Wouldn’t it be better to remind the leftovers that you enjoyed watching the Beatles on Ed Sullivan or the first kiss or almost having to get married from an oops or wrecking the first car or taking care of your mother even though it broke up your marriage or that time when you hurt your back and thought you would die or looking into an old girlfriends eyes and wondering what happened or feeling the joy of watching little creatures scurry around in a peaceful environment provided through years of struggle or the identification bracelet of another worn in respect of honoring the name or listening to a poor recording of self inflicted sounds that were the soundtrack of the time and still bring a smile or the smell of oil bring remembrance of living in the mountains or the first wave or luffing the sail to make the ride longer or long walks and talks without restrictions or being in situations you should not be in but you survived or the day you decided you would be retired from work or the night of laying on the floor looking at the ceiling and knowing you were underwater or …. The list goes on and on.
So how do you wrap all this up together and put it in a list of “this is WHO I was”?
I don’t have the answer to that. You have to decide if you want to do.
Personal reflection: When my wife died, I thought about the obit thing. I remembered when my father died and all the fuss over trying to write the obituary with all the relatives taking control and the crazy mother not believing what had happened. Dad had a proper and formal and correct process to be laid in the ground, but I didn’t want that for her.
So I used social media to announce it. So many didn’t know her and others were never contacted. I could only say so much because I didn’t know but so much. I could have written more but I understand the need for privacy and that was respected. I could have gone into details of accomplishments but from what I knew they were too varied to even try to describe.
Now is the time, as some of us get to that age where the future is shorter than the past, not in a depressing reflection on failures but a celebration of what was. Think of the people and places and events that made you - YOU.
Authors note: No I’m not planning on going out anytime soon, but it is inevitable, so I just post these comments for our entertainment and perhaps a self exploration.

2 comments:

TripleG said...

How about:

"Life was a pretty good way to pass the time."

Art said...

From Richmond: (I can do no better)

Frederic Arthur (Fred) Clark, who had tired of reading obituaries noting other’s courageous battles with this or that disease, wanted it known that he lost his battle as a result of an automobile accident on June 18, 2006. True to Fred’s personal style, his final hours were spent joking with medical personnel while he whimpered, cussed, begged for narcotics and bargained with God to look over his wife and kids. During his life he excelled at mediocrity. He loved to hear and tell jokes, especially short ones due to his limited attention span.

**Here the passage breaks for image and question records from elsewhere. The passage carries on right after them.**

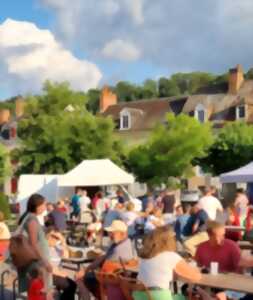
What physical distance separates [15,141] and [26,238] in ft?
199

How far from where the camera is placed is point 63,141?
148 feet

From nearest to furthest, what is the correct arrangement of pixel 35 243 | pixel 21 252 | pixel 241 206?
pixel 21 252, pixel 35 243, pixel 241 206

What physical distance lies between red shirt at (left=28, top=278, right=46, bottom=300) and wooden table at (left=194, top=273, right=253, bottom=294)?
2.02 metres

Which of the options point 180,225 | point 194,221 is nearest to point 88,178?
point 180,225

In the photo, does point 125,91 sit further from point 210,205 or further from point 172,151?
point 210,205

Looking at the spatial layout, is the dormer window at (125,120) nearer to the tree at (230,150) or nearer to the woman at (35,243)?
the tree at (230,150)

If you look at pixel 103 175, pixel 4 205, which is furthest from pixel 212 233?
pixel 4 205

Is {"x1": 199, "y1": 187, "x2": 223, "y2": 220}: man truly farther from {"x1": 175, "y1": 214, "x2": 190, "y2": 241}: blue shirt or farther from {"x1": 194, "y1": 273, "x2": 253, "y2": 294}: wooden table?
{"x1": 194, "y1": 273, "x2": 253, "y2": 294}: wooden table

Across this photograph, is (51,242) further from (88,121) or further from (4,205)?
(88,121)

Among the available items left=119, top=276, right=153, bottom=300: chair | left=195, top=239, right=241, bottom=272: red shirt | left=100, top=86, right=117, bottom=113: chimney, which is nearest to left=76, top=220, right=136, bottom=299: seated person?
left=195, top=239, right=241, bottom=272: red shirt

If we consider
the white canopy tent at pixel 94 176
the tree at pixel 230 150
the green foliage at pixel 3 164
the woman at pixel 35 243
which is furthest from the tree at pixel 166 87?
the woman at pixel 35 243

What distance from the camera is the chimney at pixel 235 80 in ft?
192

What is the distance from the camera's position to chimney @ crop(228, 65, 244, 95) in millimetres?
58625

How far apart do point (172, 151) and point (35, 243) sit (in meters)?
36.4
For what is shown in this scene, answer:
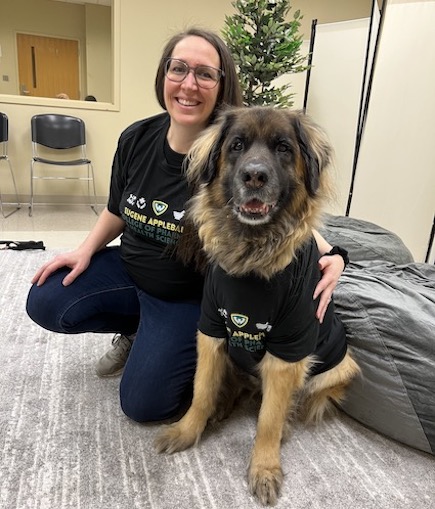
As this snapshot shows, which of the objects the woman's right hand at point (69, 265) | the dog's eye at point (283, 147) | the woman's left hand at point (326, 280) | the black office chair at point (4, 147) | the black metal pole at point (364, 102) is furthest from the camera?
the black office chair at point (4, 147)

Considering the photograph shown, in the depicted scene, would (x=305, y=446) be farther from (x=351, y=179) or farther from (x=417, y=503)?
(x=351, y=179)

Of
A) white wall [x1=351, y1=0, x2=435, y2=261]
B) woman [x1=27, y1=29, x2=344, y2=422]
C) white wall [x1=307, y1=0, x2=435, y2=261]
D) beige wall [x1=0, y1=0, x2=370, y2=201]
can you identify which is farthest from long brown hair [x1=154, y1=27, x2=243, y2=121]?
beige wall [x1=0, y1=0, x2=370, y2=201]

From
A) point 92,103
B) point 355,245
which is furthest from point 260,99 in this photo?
point 92,103

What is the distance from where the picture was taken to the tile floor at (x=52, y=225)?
3.37 m

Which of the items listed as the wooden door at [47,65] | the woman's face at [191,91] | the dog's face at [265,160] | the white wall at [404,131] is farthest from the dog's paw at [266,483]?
the wooden door at [47,65]

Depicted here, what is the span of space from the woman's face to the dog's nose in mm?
442

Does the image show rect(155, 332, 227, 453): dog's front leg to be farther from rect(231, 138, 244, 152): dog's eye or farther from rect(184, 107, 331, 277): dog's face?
rect(231, 138, 244, 152): dog's eye

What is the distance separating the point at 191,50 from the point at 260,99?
205cm

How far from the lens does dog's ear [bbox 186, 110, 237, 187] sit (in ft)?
3.72

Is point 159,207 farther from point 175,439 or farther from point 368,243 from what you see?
point 368,243

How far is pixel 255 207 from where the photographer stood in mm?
1041

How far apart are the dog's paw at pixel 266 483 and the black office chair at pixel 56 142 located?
12.7 ft

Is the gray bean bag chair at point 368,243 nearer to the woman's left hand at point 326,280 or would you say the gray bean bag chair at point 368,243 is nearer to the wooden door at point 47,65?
the woman's left hand at point 326,280

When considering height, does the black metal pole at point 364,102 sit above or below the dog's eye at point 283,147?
above
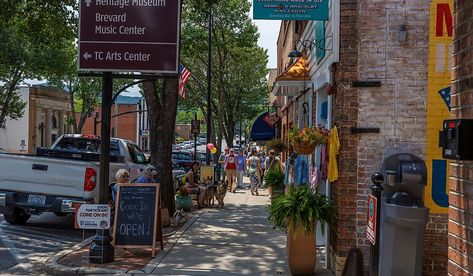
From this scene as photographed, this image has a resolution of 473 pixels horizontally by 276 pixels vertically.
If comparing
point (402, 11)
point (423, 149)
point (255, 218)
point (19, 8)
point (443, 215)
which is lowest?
point (255, 218)

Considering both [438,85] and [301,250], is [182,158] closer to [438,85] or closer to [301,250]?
[301,250]

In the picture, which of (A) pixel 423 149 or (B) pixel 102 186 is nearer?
(A) pixel 423 149

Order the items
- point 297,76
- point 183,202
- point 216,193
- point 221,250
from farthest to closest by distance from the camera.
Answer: point 216,193, point 183,202, point 297,76, point 221,250

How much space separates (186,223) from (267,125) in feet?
48.8

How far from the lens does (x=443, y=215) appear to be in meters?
7.20

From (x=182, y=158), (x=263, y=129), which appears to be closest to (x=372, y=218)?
(x=263, y=129)

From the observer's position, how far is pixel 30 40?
1648 centimetres

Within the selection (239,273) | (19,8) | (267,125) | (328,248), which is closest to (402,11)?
(328,248)

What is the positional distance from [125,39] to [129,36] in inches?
2.9

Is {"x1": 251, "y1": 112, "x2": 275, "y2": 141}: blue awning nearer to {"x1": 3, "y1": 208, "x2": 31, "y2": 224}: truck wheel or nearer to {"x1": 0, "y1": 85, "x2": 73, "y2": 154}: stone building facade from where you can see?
{"x1": 3, "y1": 208, "x2": 31, "y2": 224}: truck wheel

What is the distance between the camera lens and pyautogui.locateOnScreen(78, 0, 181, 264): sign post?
26.4ft

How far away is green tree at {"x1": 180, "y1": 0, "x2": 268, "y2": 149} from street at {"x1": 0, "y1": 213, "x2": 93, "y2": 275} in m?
14.7

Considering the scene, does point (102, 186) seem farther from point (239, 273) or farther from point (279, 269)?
point (279, 269)

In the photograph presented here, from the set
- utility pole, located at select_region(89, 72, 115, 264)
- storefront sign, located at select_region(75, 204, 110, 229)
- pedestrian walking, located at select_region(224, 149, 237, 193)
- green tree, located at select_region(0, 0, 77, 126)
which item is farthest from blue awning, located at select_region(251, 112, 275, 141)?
storefront sign, located at select_region(75, 204, 110, 229)
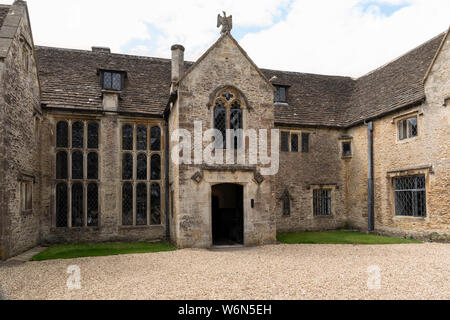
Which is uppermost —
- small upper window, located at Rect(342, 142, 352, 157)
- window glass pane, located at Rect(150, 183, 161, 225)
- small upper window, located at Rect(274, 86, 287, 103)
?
small upper window, located at Rect(274, 86, 287, 103)

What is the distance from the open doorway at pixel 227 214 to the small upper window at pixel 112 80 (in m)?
6.87

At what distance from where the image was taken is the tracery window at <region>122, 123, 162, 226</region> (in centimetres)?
1532

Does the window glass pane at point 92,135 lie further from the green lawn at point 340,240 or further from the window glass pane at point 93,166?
the green lawn at point 340,240

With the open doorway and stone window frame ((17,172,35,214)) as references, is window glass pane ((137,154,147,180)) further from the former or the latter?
stone window frame ((17,172,35,214))

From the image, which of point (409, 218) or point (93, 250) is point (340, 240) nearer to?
point (409, 218)

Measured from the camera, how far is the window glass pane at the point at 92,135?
49.8 feet

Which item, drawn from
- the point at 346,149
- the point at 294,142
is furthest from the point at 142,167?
the point at 346,149

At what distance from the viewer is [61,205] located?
14.6m

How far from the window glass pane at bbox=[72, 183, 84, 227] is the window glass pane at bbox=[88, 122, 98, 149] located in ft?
6.01

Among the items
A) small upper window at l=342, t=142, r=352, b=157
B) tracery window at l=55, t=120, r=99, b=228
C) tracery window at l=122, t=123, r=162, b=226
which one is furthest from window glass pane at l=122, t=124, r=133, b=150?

When his family was asked what they remembered about Fred, they fondly recalled how Fred never peed in the shower – on purpose. He died at MCV Hospital and sadly was deprived of his final wish which was to be run over by a beer truck on the way to the liquor store to buy booze for a double date to include his wife, Rush Limbaugh and Ann Coulter to crash an ACLU cocktail party. In lieu of flowers, Fred asks that you make a sizable purchase at your local ABC store or Virginia winery (please, nothing French – the *censored*) and get rip roaring drunk at home with someone you love or hope to make love to. Additionally, all of Fred’s friend (sic) will be asked to gather in a phone booth, to be designated in the future, to have a drink and wonder, “Fred who?”